That was the main decision made today by EU finance ministers meeting in Brussels (the meeting has just broken up).
According to officials, it was a difficult negotiation which last several hours longer than expected.
"There was a moment around lunchtime when the meeting could have been adjourned with no agreement," said an official. "An intervention by the chancellor, backed by Germany and France, persuaded the finance ministers to remain until agreement was reached."
Most of the capital - a protection against possible losses on loans to highly-indebted countries - is expected to be raised by banks from Greece, Portugal, Italy, Spain, Germany and France.
At this stage, it is unclear how many of these banks will be able to raise the money from commercial investors, how much of the capital will have to come from national governments, and how much will be required from the eurozone's bailout fund, the European Financial Stability Facility (EFSF).
It is understood that UK banks will not be required to raise capital to bolster their reserves.
The formal detail on all this will not be published till next week.
The strengthening of banks will be part of a three-pronged approach to stabilise the eurozone.
Eurozone governments are still struggling to agree on another vital element of this eurozone rescue package, namely how to increase the financial firepower of the EFSF.
A French suggestion that the European Central Bank should lend alongside the EFSF to raise its lending resources to more than 1tn euros appears to have been blocked by Germany and the Netherlands - although an official said the idea was not yet completely dead.
If a partnership with the ECB is ruled out, there would be two other options: the EFSF would provide guarantees for loans made to countries like Italy, if Italy finds it impossible to borrow on the basis of its own perceived credit-worthiness; or the EFSF could provide those guarantees to a new fund, that would borrow from stronger countries such as China, and then channel the finance to a Greece or Italy.
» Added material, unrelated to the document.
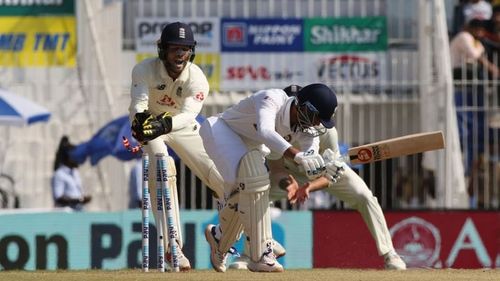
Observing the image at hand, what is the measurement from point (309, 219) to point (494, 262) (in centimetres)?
224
It is widely believed that using guarantees to increase the firepower of the EFSF in either of these ways would impose so much additional strain on France's public-sector balance sheet that France is likely to lose its cherished AAA rating - which would then make the eurozone even more dependent on the financial strength of Germany.
UPDATE 19.01
Eurozone finance ministers' decision that European banks should raise more than 100bn euros of new capital is an important step towards averting a full-scale financial crisis, but it is only a step.
Whether it persuades investors that European banks will be strong enough to withstand possible losses as and when eurozone countries fail to repay all they owe, well that won't be known till the detail is published next week of how much individual banks will have to find.
There is an understandable fear that some big banks perceived to be weak won't be strengthened sufficiently, because their respective governments would want to avoid the national humiliation of admitting that these flagship institutions have become fragile.
This fear among investors has been increased as it has become clear in the last few days that European banks would be forced to raise significantly less than the 200bn euros in aggregate that the European Banking Authority, the overarching EU regulator, originally estimated that European banks need.
Of the 100bn euros that will be provided to banks by commercial investors, national governments and the EU's bailout fund, most is expected to go to banks in Greece, Italy, Spain, Portugal, France and Germany - because they have the biggest exposure to the most indebted governments.
British banks will not have to raise a bean, partly because they raised tens of billions of pounds of capital, much of it from taxpayers, in 2008 and 2009, and partly because they don't have massive loans to the likes of Greece and Italy.